- [WHAT THIS EXERCISE ASKS]:
A – According to the patent application text below, which company is the application assigned to?
B – Reproduce the part of the patent application text between "U.S. patent application" and "Powers, Vikas Reddy.", inclusive.
C – List every classification code on the "Current U.S. Class" line of the patent application text below.

System And Method For Capturing And Editing Panoramic Images

Powers; Jeffrey ; et al.

Patent Application Summary

U.S. patent application number 13/474013 was filed with the patent office on 2012-11-22 for system and method for capturing and editing panoramic images. This patent application is currently assigned to OCCIPITAL, INC.. Invention is credited to Jeffrey Powers, Vikas Reddy.

Application Number	20120293613 13/474013
Document ID	/
Family ID	47174647
Filed Date	2012-11-22

United States Patent Application	20120293613
Kind Code	A1
Powers; Jeffrey ; et al.	November 22, 2012

SYSTEM AND METHOD FOR CAPTURING AND EDITING PANORAMIC IMAGES

Abstract

A method of self-healing panoramic images comprises uploading image data with associated raw metadata; formatting the image data such that the raw metadata is preserved while maintaining a small file size; intelligently selecting a portion of the raw data; and reprocessing the raw metadata such that the quality of the panoramic image is improved.

Inventors:	Powers; Jeffrey; (Brown City, MI) ; Reddy; Vikas; (Boulder, CO)
Assignee:	OCCIPITAL, INC. Boulder CO
Family ID:	47174647
Appl. No.:	13/474013
Filed:	May 17, 2012

Related U.S. Patent Documents


Application Number	Filing Date	Patent Number
61487176	May 17, 2011

Current U.S. Class:	348/36 ; 345/633; 348/E7.091; 382/282
Current CPC Class:	H04N 5/23238 20130101
Class at Publication:	348/36 ; 382/282; 345/633; 348/E07.091
International Class:	H04N 7/00 20110101 H04N007/00; G09G 5/00 20060101 G09G005/00; G06K 9/36 20060101 G06K009/36

Claims

1. A system for self-healing panoramic images, comprising: a processor adapted to perform a method comprising, uploading image data with associated raw metadata; formatting the image data such that the raw metadata is preserved while maintaining a small file size; intelligently selecting a portion of the raw data; and reprocessing the raw metadata such that the quality of the panoramic image is improved.

2. A method for immersive communication using panoramic imagery created in real-time, comprising: allowing a user to capture an immersive view of the imagery being created in real-time; transmitting the imagery to a viewer at a remote location; determining an intelligent format to send data between the user and viewer; optimizing the data for a low bandwidth connection; determining whether to send a full or partial frame of the imagery based on which part of field of view has not been transmitted before; uploading feature trails of the imagery and/or feature descriptors for every frame of the imagery that is transmitted; allowing the user to control which part of the imagery the remote user is viewing; and allowing either the user or viewer to point to a display visual overlays.

- [GIVEN INFORMATION]:
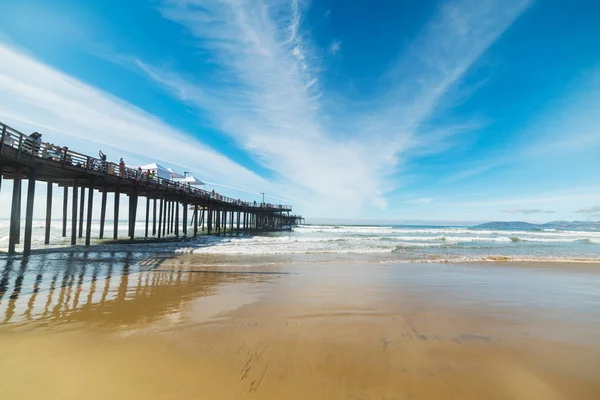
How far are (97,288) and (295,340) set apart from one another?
6.26 meters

- [SOLUTIONS TO THE TASKS]:
A – OCCIPITAL, INC., of Boulder, CO.

B –
U.S. patent application number 13/474013 was filed with the patent office on 2012-11-22 for system and method for capturing and editing panoramic images. This patent application is currently assigned to OCCIPITAL, INC.. Invention is credited to Jeffrey Powers, Vikas Reddy.

C – 348/36, 345/633, 348/E7.091, 382/282